By Sean McCormack, Operations Director at The Cyber Scheme
I attended the CyBOK Showcase event on the 28th of February at the Science Museum in London. The event was chaired by Dr Yulia Cherdantseva, with presentations from members of the CyBOK team such as Professor Awais Rashid and Professor Steve Schneider.
The first presentation was a roundup of exactly what CyBOK is by Professor Awais. The Cyber Body of Knowledge is ‘a comprehensive Body of Knowledge to inform and underpin education and professional training for the cyber security sector.’ It’s not all the knowledge that is out there on Cyber Security, but the well understood fundamentals and established knowledge. The aim of the project is to codify the knowledge that exists in literature, textbooks, academic research articles, technical reports, white papers, and standards.
There are 21 knowledge areas that comprise of 1000 pages of knowledge, which have been developed since 2017 by 115 experts from around the World. It’s a free resource that the industry uses to map training programmes and certification programmes to it among other things. CyBOK is also frequently used by universities to help design their cyber security courses. The body of knowledge is currently on version 1.1. The next phase of the project will focus on disseminating and promoting of CyBOK, as well as evolving and maintaining the existing 21 knowledge areas.

Professor Simon Hepburn described the work going between CyBOK and the UK Cyber Security Council (UK CSC). Over the next three years the project will move under the auspices of the UK Cyber Security Council. As the project continues to build the knowledge, the Council are building the professionals alongside this.
The UK CSC operate under 5 pillars: Professional Standards, Professional Ethics, Careers & Learning, Outreach & Diversity, and Thought Leadership and Influence. The UK CSC is working at pace to raise awareness of the profession and is also building relationships with other peer organisations throughout Europe; for example, ENISA (European Network & Information Security Agency).
The UK CSC has divided the industry into 16 specialisms and is currently working on piloting ‘Chartership’ (and the associated professional titles of Associate and Principal) in 3 of these specialisms. It is the only organisation able to Charter cyber security professionals as individuals, and these pilots will result in professional recognition which is of incredible benefit to those currently working within cyber security or hoping to in the future.

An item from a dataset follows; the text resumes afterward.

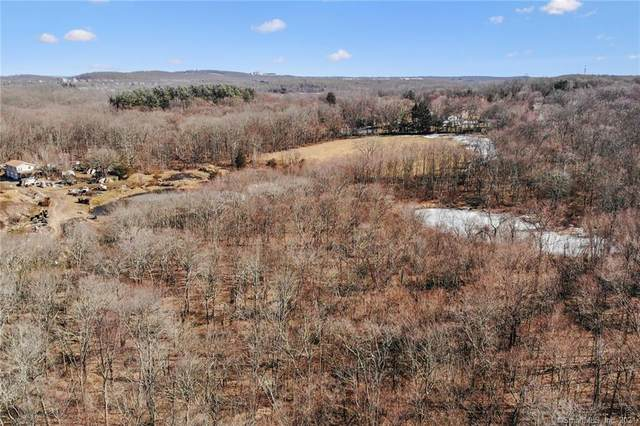 443 Old Woodbury Road, Southbury, CT 06488 (MLS #170387958) :: Around Town Real Estate Team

CyBOK Industry Champion Peter Loomes presented his observations on the words used in job vacancies in The Cyber Security Industry. He illustrated this by showing examples of real adverts which were non-sensical. The adverts asked for mixtures of knowledge and skills that were either almost impossible to possess or would only be possessed by a few individuals Worldwide – thereby further mystifying the access route to a career in Cyber Security. CyBOK’s knowledge areas may hold the key to simplification of the descriptions used in the industry that would be of use to recruiters to help them write sensible job adverts.
CyBOK also funds academic projects throughout Europe and there were a number of presentations from institutions in USA, Europe, and UK. The one that particularly caught my eye was from Leeds Beckett University, who have developed freely available learning resources in the form of a framework that creates randomised virtual machines, meaningful security challenges and capture the flag scenarios, all mapped to CyBOK.